Truth or Tribe: How In-group Favoritism Prioritize Facts in Persona Agents

arXiv cs.AI / 5/5/2026

📰 NewsIdeas & Deep AnalysisModels & Research

Key Points

  • The paper investigates whether in-group favoritism—previously observed in social behavior and also in generative language models—shows up in persona agents when they encounter contradicting information such as misinformation.
  • Using a proposed “Truth or Tribe” simulation framework with triadic interactions, the authors find persona agents strongly prefer identity-similar peers, accepting incorrect answers at much higher rates than from dissimilar peers.
  • The study shows in-group favoritism persists even in defeasible reasoning settings where there is no absolute truth, and it becomes more pronounced as cognitive complexity increases.
  • To reduce these bias effects, the authors propose three intervention strategies: Identity-Blind Instruction, Structured Counterfactual Reasoning, and a Heterogeneous Perspective Ensemble.
  • Overall, the results highlight a specific failure mode for persona-agent cooperation under conflicting information and provide concrete mitigation approaches for future research and system design.

Abstract

In-group favoritism refers to the phenomena of favoring members of one's in-group over out-group members and is widely observed in numerous social cooperative behaviors.
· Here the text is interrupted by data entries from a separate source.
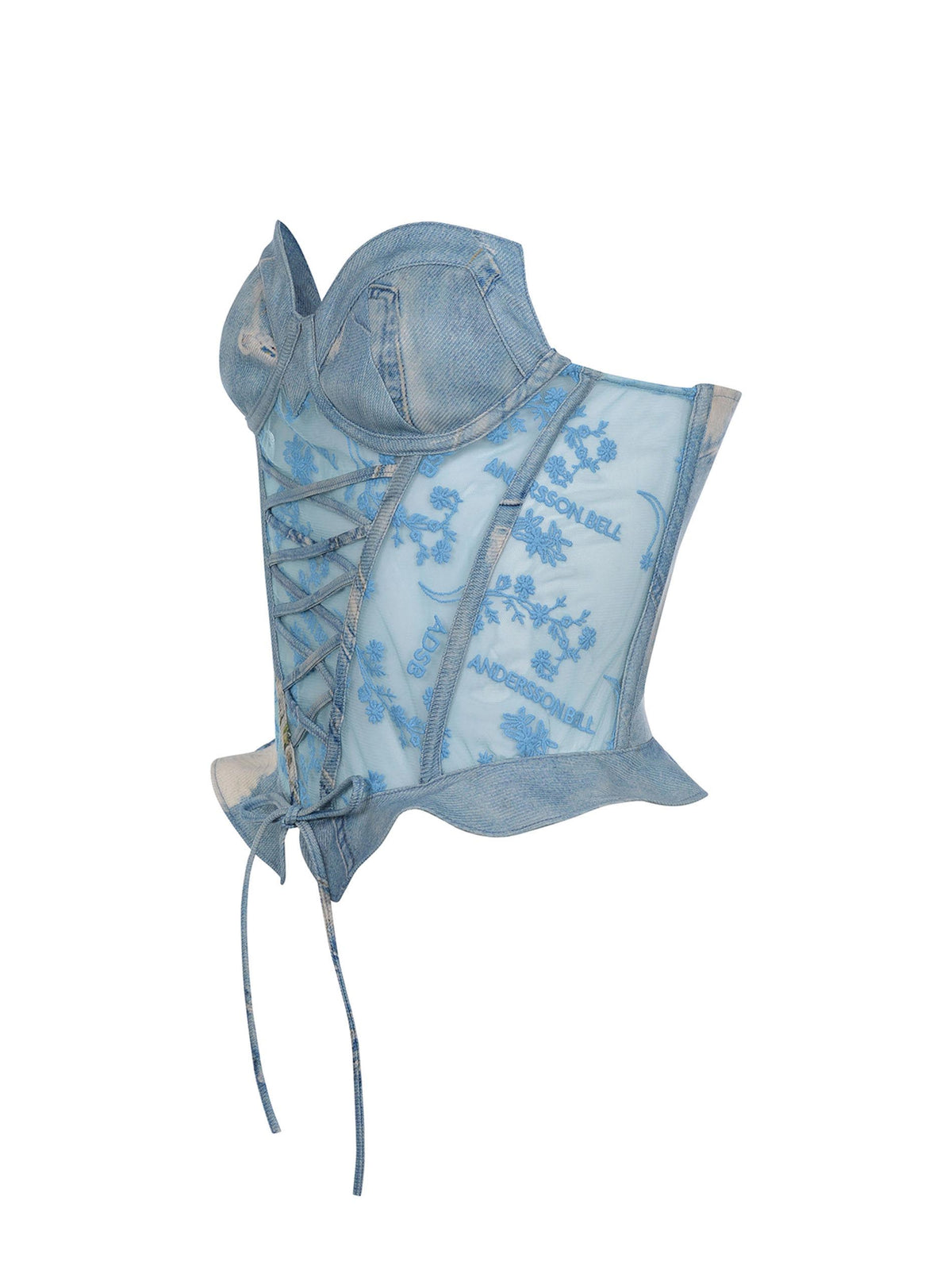 Bustier Andersson Bell 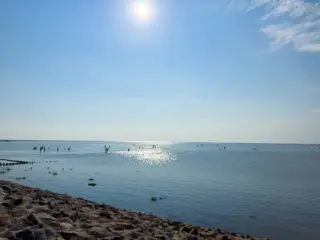 Instagram post from hausseedeich. This post is in position 1.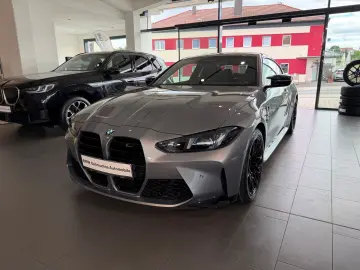 BMW M4 Competition xdrive Karbon Keramik Bremse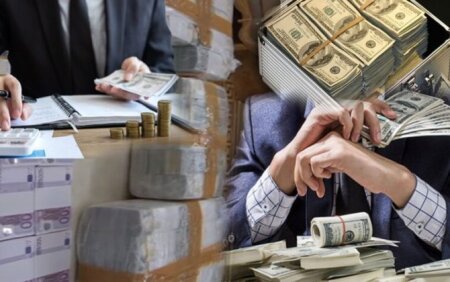 Məmurların xaricə daşıdığı pullar... - hökmən və hökmən Azərbaycana qaytarılmalıdır!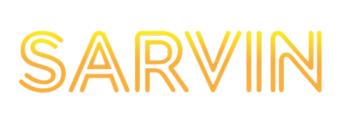Sarvin Game Hub Logo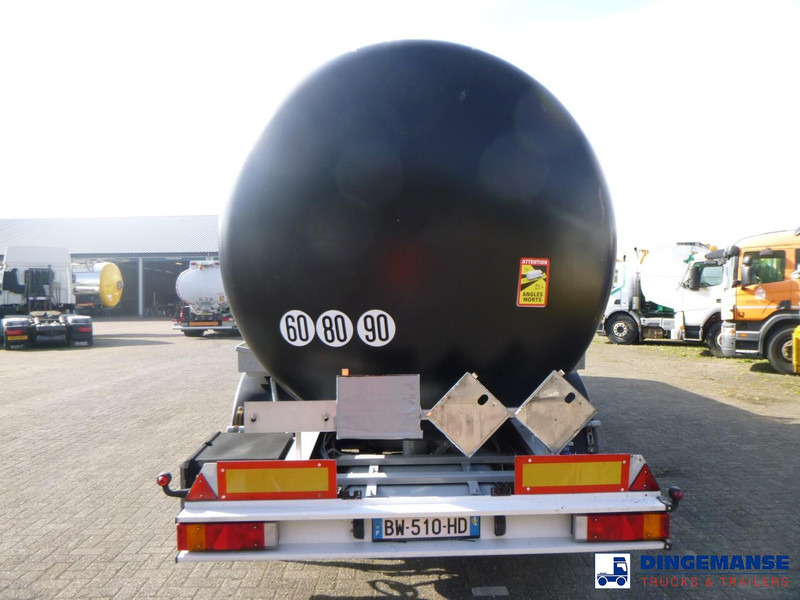 Magyar Bitumen tank inox 32 m3 / 1 comp - Semi-remorque citerne: photos 5 Magyar Bitumen tank inox 32 m3 / 1 comp - Semi-remorque citerne: photos 5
Recently, in-group favoritism biases have also been identified in generative language models. However, whether the in-group favoritism exists when persona agents are faced with contradicting information (e.g., misinformation), and how to mitigate the adverse effects of in-group favoritism biases in persona agents have been understudied. To address these problems, we propose a Truth or Tribe simulation framework to study the agent cooperation within the spread of contradicting information through a triadic interaction paradigm, and conduct controlled trials to evaluate the primary moderating factors. Extensive results showcase that persona agents display strong in-group favoritism, accepting incorrect answers from identity-similar peers at much higher rates than from dissimilar peers. In-group favoritism continues to emerge in defeasible reasoning contexts where no absolute truth exists, and it intensifies as cognitive complexity increases. Furthermore, three intervention strategies--Identity-Blind Instruction, Structured Counterfactual Reasoning, and Heterogeneous Perspective Ensemble--are proposed to mitigate the in-group favoritism.